Berkshire Co-op

Great Barrington — At Berkshire Food Co-op, the staff doesn’t just sell wellness — they practice it, too.

Each January, interested employees sign up for the Co-op’s annual wellness challenge: a month-long initiative in which team members earn points by working toward their personal wellness goals. At the end of the month, the participant with the most points wins a prize.

“Any employee is welcome to sign up,” explained Program Coordinator Jessy Turner, who oversees the contest. “And beginning January 1 through the end of the month, you log wellness activities.” It’s an open-ended premise, and that’s by design.

“As we know, ‘wellness’ is not just physical wellness. It’s emotional wellness, it’s psychological wellness — all of that,” Turner said. “Basically, what it’s encouraging you to do, is to be more active, and be more mindful of whatever wellness is to you, and what you need to add in your life.”

Participants can earn points for a wide range of activities, from strength exercises and cardio to meditation, with the only stipulation being that each activity lasts at least two minutes. This can also include making conscious healthy decisions, like opting for a salad when out for dinner, instead of a steak. “We’re kind of flexible, just because there’s so many aspects of what makes us well,” Turner said.

By allowing participants to choose their own activities, each person is able to pursue wellness from where they are, rather than chasing a universal goal. “That way, it’s fair for experienced gym-goers and the newbies,” Turner said. “So everyone’s on the same playing field.”

For those seeking a little more structure, the Co-op provides a calendar of suggested activities. “It’s accompanied by a video tutorial, as well as a modification for people who, for whatever reason, may not be able to fully do the activity. And then also a mindfulness activity, in case you can’t or don’t want to do the physical activity,” Turner said. “It’s totally voluntary, and it’s just a way for all of us to kind of be on the same page.”

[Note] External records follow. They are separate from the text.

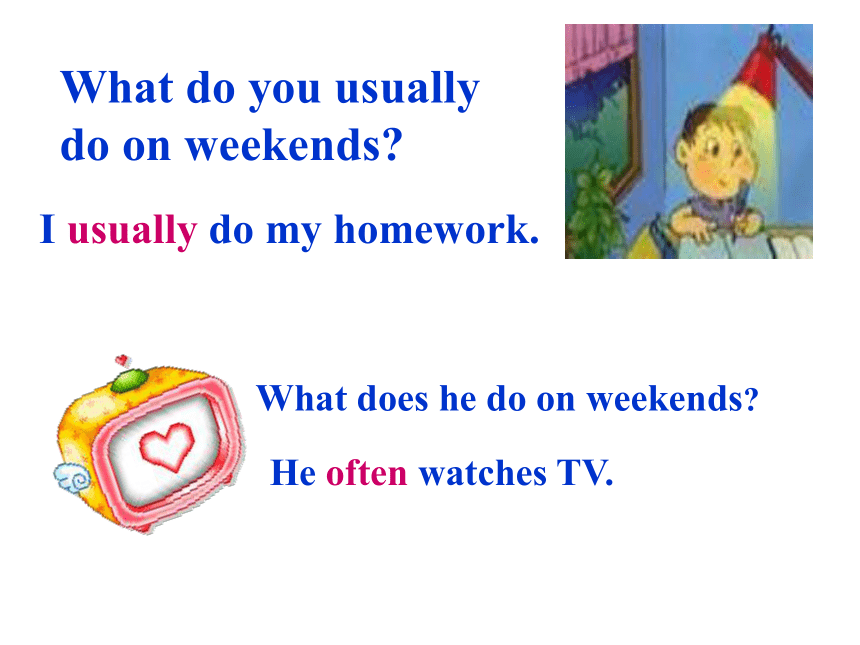 What do you usually do on weekends?

I usually do my homework.

What does he do on weekends?

He often watches TV.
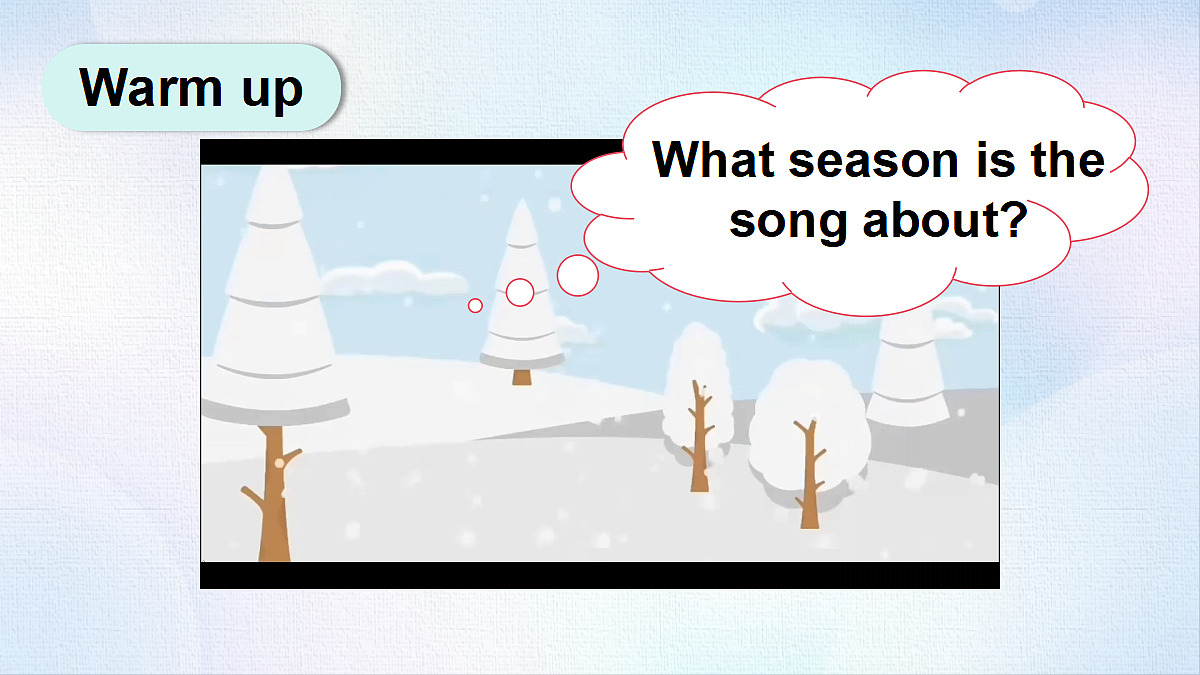 Warm up

What season is the song about?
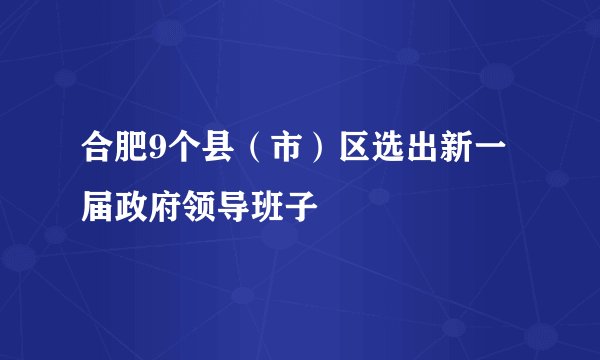 合肥9个县（市）区选出新一届政府领导班子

A wellness competition isn’t just a way to boost employee morale — it has serious benefits for individuals when it comes to forming and maintaining healthy habits. The structure of a contest, plus the accountability it encourages, are powerful motivators. Even more importantly, working together with a group provides vital emotional support, which can make the difference between staying the course and giving up. A study by the American Osteopathic Association, for instance, showed that people who worked out as part of an organized group saw substantial benefits in quality of life, compared to those who worked out without social support, across all metrics: physical, mental and stress levels.

“I work with a really supportive group,” Turner said. “So I think in that way, we support each other’s emotional and physical wellness.”